As expected, pre-extubation Hb, RBC, and CRP levels were significantly different between the two groups. It remains controversial whether anemia causes apnea in premature neonates [25,26,27, 35], and this issue has not been well-studied in full-term newborns. Understandably, patients may be affected if the major oxygen transporter (erythrocyte and Hb) is reduced to a certain level. The association between CRP and EF could be explained by the fact that CRP is a measure of infection in the lungs, and, as shown in Fig. 3B, a higher CRP level was related to a higher EF risk.

The current study also showed that MV parameters before extubation, such as MV rate, FiO2, PIP, contribute to EF prediction in neonates. Previous studies have explored the benefits of MV parameters prior to extubation [25,26,27,28]. These studies indicated that there is a higher risk of EF when the effort of breathing results in a lower spontaneous tidal volume and there is an increased load on the respiratory muscles, as indicated by a high PIP, MV rate, and FiO2. In addition, when the patients were extubated from a high level of ventilator support, as shown by higher FiO2, PIP, and MV rates, their ability to sustain spontaneous breathing after extubation was overestimated.
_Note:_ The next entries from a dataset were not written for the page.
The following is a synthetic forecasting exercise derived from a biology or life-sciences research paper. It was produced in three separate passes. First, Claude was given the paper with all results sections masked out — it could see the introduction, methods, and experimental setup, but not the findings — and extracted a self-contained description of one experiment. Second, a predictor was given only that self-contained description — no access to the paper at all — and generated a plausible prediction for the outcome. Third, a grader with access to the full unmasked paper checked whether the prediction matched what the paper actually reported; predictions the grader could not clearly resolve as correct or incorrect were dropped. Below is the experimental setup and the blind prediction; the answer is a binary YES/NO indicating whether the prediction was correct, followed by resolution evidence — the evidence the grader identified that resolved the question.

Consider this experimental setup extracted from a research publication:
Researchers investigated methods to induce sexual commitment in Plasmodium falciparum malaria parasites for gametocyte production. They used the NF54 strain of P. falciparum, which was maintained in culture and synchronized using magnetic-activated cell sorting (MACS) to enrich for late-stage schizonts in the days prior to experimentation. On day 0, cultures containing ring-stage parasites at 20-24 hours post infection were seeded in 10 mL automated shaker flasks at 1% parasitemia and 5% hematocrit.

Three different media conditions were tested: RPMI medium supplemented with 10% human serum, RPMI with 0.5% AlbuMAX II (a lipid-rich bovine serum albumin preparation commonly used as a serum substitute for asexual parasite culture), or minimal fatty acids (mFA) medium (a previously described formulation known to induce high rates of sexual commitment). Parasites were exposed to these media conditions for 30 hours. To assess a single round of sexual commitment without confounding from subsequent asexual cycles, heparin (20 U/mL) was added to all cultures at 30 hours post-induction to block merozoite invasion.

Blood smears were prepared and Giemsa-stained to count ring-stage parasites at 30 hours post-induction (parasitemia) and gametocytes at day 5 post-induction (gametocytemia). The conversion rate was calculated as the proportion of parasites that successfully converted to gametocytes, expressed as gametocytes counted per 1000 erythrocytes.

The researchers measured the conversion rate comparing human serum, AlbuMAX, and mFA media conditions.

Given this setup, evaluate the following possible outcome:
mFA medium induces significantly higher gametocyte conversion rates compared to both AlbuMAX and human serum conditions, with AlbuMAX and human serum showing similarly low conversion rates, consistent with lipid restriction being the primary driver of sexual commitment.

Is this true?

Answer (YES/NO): NO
Therefore, the results of the present study provide support for serious consideration of EF in neonates prior to extubation.

This study has several limitations. First, there is disagreement regarding the definition of EF. The definition adopted in the present study was a time frame ≤ 72 h prior to re-intubation. However, a shorter period may miss a proportion of EF. Second, the data was from a single center, and there was no additional data to validate the robustness and universality of the model. Thus, further multicenter prospective study with larger samples should be conducted to validate the prediction model.

In conclusion, the current study screened 15 key features associated with EF and developed an XGBoost model that can better predict EF than other predictive models in neonates diagnosed with BPD.